**EXCERPT PROVIDED**
Strengthening national capacities and institutions will be important, starting with better collection and analysis of labour market statistics.? A “data revolution” demands innovative public and private initiatives to improve large-scale collection and dissemination of development statistics. ILO will be a player in this area.

Building competent and accountable national bureaucracies, as well as effective labour market institutions and organizations, must also be an ILO and post-2015 priority. It is now clear that multilateral cooperation works better when international agencies and Governments work alongside other bodies, such as civil society organizations, the private sector, local authorities and other stakeholders.

Representative organizations of employers and trade unions need to be involved in implementing the new agenda in order to ensure sound policy design and genuine monitoring, evaluation and accountability.

Global Partnerships

A supportive international environment will be essential to advance the post-2015 agenda, especially in the poorest countries. Yet global partnerships remain a delicate affair, an area where the MDGs have visibly failed.

The international context has changed, however. There are signs of a shift to a multipolar power constellation and innovations in institutions of global governance, such as the new role of the G20 and the proposed New Development Bank (formerly referred to as t he BR ICS Development Bank). ODA will remain essential to some developing countries and some sectors, but equally important will be improvement in the development orientation of the international frameworks for trade, finance, investment, technology, taxation, migration and the environment.

A significant move away from narrow Washington Consensus views is ongoing, and the economic and empirical arguments for this are compelling. Orthodox economists can no longer ignore the reasons for financial regulation, industrial policy, minimum wages, social security, progressive taxation and managing aggregate demand within a framework of long-run fiscal sustainability. However, this is not fully translating into tangible changes in national policy and political agendas, nor into more active global macroeconomic management.

**SET OF TASKS**
(a) Answer these from the post-2015 agenda excerpt, one line each:
(i) According to the excerpt, what does a "data revolution" demand?
(ii) In which area does the excerpt say the MDGs have visibly failed?
(iii) Which representative organizations does the excerpt say need to be involved in implementing the new agenda?
(b) Retype the part of the post-2015 agenda excerpt that starts with "Building competent and" and goes on through "and other stakeholders.".
(c) Extend the post-2015 agenda excerpt with new prose that picks up after its final sentence.

**SUPPLIED DATA**
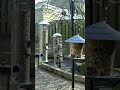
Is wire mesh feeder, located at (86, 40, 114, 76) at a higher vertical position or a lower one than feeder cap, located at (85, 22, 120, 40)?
lower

**ANSWERS TO THE PROBLEMS**
(a)
(i) Innovative public and private initiatives to improve large-scale collection and dissemination of development statistics.
(ii) Global partnerships.
(iii) Representative organizations of employers and trade unions.

(b)
Building competent and accountable national bureaucracies, as well as effective labour market institutions and organizations, must also be an ILO and post-2015 priority. It is now clear that multilateral cooperation works better when international agencies and Governments work alongside other bodies, such as civil society organizations, the private sector, local authorities and other stakeholders.

(c)
ILO is purposely engaged in the policy debate within the G20. The post-2015 agenda should be seen as an additional arena, a supplementary channel to reach out to technocrats, politicians and the public at large. Regular thematic reviews of global progress in key areas will be one component of the future framework for the agenda’s implementation. This should open the door to work with sympathetic agencies to forge a solid consensus for the promotion of inclusive, sustainable and job-rich economic growth.

“Delivering As one”

Closer cooperation on the SDGs with sister agencies and perhaps international financial institutions will be a nitty-gritty preoccupation and will renew efforts to deliver as one United Nations system.

ILO’s tripartite nature sets us apart from the rest. We will have to adapt the way we operate while helping the wider United Nations system to appreciate the value of our distinctive approach. The experience gained so far in mainstreaming decent work shows that there is much to be gained and built upon, for both our global advocacy and our country-level operations.

To conclude, the potential of decent work as a driver of inclusive and sustainable development is well recognized in the post-2015 agenda so far. ILO will play an active role to ensure it leads to concrete changes.?? ?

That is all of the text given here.